__Data to process__:
·····

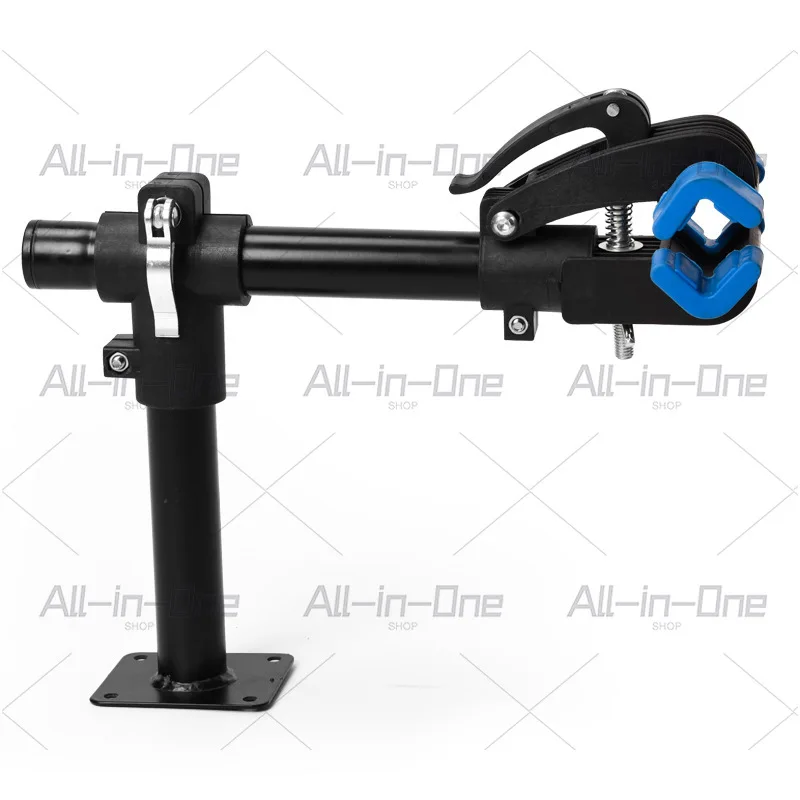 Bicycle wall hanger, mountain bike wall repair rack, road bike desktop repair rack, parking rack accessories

·····

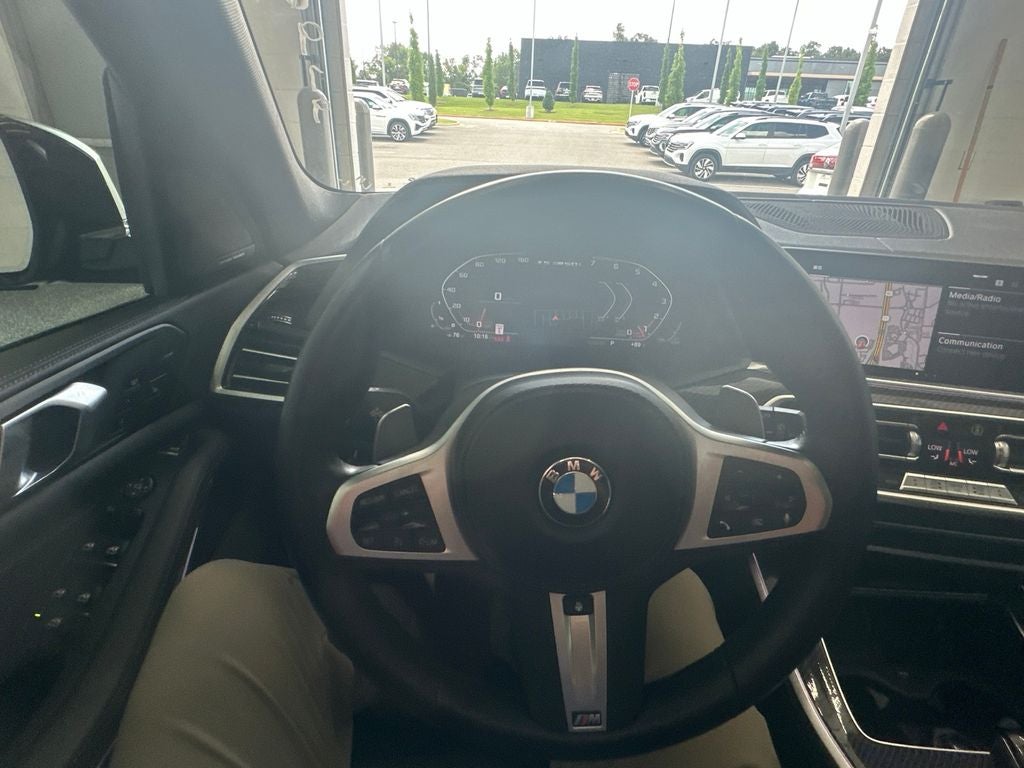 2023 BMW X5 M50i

·····

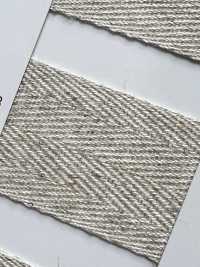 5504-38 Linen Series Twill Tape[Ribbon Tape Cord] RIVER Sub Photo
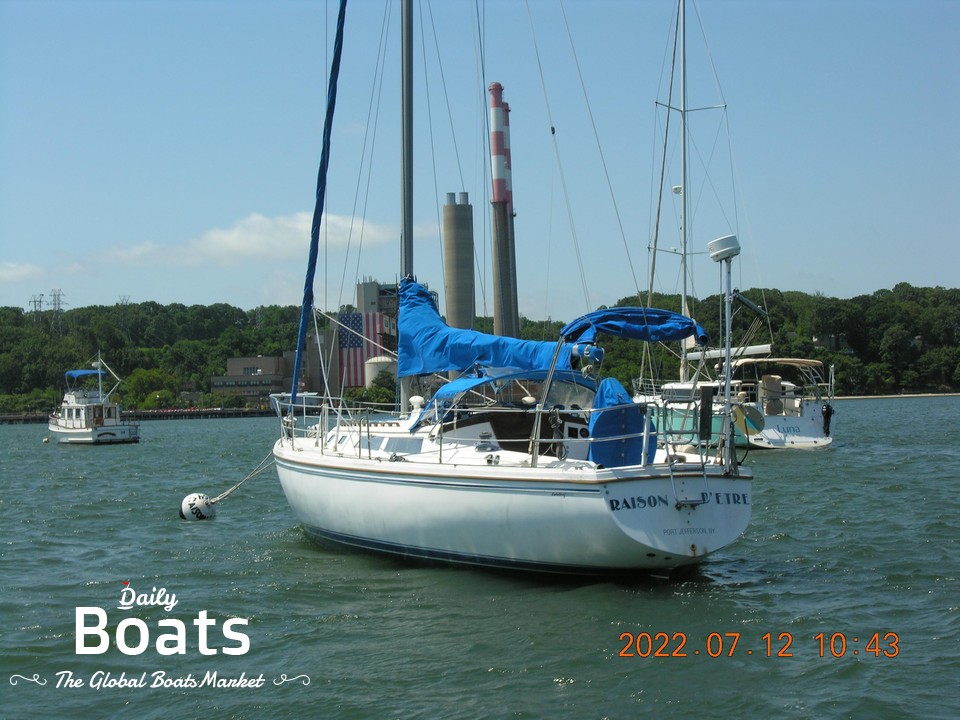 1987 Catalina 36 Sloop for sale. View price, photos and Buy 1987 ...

·····

What to print is the stretch of entries from the line with "5504-38 Linen Series" up to and including the line with "1987 Catalina 36". Please print it exactly and leave out the pictures.

__Solution for this problem__:
 5504-38 Linen Series Twill Tape[Ribbon Tape Cord] RIVER Sub Photo
 1987 Catalina 36 Sloop for sale. View price, photos and Buy 1987 ...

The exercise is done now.